I do not procrastinate well. I never have. It is not an art form I ever mastered. Back in my school days, I was never one to leave an assignment to the last minute. That was my brother. He would wait until the night before and then whip off something spectacular. It was quite annoying. He claimed he worked better under a deadline. Shades of his journalistic career to come. But not me. I would come home and get the stupid assignment done the first weekend. I hated having it hang over my head like this looming storm cloud about to burst forth its wrath on me. I couldn't relax and enjoy other activities with this thing hanging around reminding me I should be working on it, not ignoring that it needed doing, picking at my brain until it damn near drove me crazy.
No, procrastination is not for me.
And yet here it is, two weeks before my educational session on revising your manuscript and I have yet to get my head wrapped around it. I had planned on working all weekend to complete it, leaving me next weekend to review it. Didn't happen. I looked at the books, if you can call glancing at them on the dining room table as I walked through the room, looking. Actually it was more of a duck and weave, as if I could dodge the responsibility if I moved from the living room to the kitchen fast enough.

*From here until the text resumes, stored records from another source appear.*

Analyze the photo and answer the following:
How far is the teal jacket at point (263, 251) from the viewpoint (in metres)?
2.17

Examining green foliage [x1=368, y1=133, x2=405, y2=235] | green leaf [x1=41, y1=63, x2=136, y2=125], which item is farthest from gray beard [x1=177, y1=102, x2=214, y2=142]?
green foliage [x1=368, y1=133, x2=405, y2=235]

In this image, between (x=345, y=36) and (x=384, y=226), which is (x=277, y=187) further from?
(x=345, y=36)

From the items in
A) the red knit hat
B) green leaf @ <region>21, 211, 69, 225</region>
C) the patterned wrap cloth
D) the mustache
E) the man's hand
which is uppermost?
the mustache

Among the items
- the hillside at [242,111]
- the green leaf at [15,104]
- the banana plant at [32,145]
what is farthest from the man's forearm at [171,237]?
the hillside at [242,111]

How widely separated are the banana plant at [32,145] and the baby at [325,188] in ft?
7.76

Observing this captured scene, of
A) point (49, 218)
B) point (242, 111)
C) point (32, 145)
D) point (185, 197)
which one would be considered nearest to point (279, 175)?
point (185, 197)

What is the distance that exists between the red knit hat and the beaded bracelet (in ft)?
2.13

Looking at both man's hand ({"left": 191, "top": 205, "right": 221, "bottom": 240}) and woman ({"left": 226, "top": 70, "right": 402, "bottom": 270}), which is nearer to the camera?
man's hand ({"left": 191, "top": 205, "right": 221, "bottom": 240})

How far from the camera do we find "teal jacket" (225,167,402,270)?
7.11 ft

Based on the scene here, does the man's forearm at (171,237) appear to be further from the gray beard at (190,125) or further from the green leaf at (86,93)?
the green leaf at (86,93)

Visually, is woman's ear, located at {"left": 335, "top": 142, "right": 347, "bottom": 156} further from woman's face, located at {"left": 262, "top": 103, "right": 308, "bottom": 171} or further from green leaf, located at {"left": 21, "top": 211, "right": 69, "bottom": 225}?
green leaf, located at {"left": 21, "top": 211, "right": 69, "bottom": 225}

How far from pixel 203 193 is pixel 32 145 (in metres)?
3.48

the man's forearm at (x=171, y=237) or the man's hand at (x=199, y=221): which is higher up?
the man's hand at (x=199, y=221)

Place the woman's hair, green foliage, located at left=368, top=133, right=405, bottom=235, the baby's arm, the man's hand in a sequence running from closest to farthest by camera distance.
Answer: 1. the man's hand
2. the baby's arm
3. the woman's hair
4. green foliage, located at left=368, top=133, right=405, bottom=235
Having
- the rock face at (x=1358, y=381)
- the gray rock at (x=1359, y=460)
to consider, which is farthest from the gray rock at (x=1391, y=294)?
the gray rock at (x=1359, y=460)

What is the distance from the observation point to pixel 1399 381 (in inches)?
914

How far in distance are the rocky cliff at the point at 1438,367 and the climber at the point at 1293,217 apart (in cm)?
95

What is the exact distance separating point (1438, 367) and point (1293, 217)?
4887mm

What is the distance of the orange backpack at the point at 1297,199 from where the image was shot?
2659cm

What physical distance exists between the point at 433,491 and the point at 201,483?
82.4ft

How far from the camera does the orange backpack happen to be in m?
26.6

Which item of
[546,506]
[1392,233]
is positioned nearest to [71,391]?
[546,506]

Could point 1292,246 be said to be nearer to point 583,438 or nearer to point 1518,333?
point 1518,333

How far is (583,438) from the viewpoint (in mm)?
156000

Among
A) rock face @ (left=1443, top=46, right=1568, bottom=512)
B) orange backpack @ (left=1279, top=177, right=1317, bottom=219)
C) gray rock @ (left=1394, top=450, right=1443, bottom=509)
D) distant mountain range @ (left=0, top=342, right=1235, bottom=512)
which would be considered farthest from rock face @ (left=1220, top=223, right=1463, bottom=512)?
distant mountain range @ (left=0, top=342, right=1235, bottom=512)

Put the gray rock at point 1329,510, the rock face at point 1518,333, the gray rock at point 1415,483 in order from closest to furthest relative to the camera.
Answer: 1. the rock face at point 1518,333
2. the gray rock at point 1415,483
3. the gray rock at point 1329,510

I don't know why I'm having such a hard time figuring out how to do this presentation. I think when I started, I had planned it being a session on different techniques to use to do revisions, but most of the information I am finding is what to look for when revising. So the scope of what I'm doing has changed slightly and I seem to be fighting against that thinking the people I'm supposedly educating, already know all this stuff.
Of course, maybe if I hadn't procrastinated and left it this long I would have more time to figure that out, but now I feel like I'm in a time crunch because I have to meet with my sister and the other maid of honor for her wedding next Saturday afternoon, which leaves me only Sunday left to work on this thing. One day to pull it all together and make myself sound halfway intelligent. While a camera crew captures it on film. My educational crash and burn digitally preserved for the viewing public. Great.
I wonder if it's too late to leave the country with no forwarding address?